- _Work instructions_
Recast the lines below as a numbered list, starting with the line that contains "Visible here, relative" and going on through the line that contains "Is the answer", both included. Leave out blank lines and every other line of the records.

***

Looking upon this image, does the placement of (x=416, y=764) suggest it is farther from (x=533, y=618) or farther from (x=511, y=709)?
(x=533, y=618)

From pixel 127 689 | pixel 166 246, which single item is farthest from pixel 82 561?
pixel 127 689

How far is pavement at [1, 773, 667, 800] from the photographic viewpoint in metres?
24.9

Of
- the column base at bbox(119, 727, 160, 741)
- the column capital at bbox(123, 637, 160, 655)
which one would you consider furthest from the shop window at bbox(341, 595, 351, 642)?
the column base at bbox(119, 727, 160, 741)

***

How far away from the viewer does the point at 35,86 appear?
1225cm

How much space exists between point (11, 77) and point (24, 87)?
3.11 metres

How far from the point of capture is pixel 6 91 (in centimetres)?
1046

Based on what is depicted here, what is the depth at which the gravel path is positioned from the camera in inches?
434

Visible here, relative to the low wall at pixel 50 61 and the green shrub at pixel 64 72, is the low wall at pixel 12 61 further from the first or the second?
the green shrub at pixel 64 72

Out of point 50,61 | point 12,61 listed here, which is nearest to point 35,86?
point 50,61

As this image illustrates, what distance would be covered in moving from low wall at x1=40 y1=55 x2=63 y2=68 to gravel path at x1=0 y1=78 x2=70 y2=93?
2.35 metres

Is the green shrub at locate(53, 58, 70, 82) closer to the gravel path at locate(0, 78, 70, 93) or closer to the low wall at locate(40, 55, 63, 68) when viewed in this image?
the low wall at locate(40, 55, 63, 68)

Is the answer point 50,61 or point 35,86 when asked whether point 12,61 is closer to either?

***

- _Response for this exercise_
1. Visible here, relative to the low wall at pixel 50 61 and the green shrub at pixel 64 72, is the low wall at pixel 12 61 further from the first or the second?
2. the green shrub at pixel 64 72
3. Out of point 50,61 | point 12,61 listed here, which is nearest to point 35,86?
4. point 50,61
5. As this image illustrates, what distance would be covered in moving from low wall at x1=40 y1=55 x2=63 y2=68 to gravel path at x1=0 y1=78 x2=70 y2=93?
6. 2.35 metres
7. Is the green shrub at locate(53, 58, 70, 82) closer to the gravel path at locate(0, 78, 70, 93) or closer to the low wall at locate(40, 55, 63, 68) when viewed in this image?
8. the low wall at locate(40, 55, 63, 68)
9. Is the answer point 50,61 or point 35,86 when asked whether point 12,61 is closer to either?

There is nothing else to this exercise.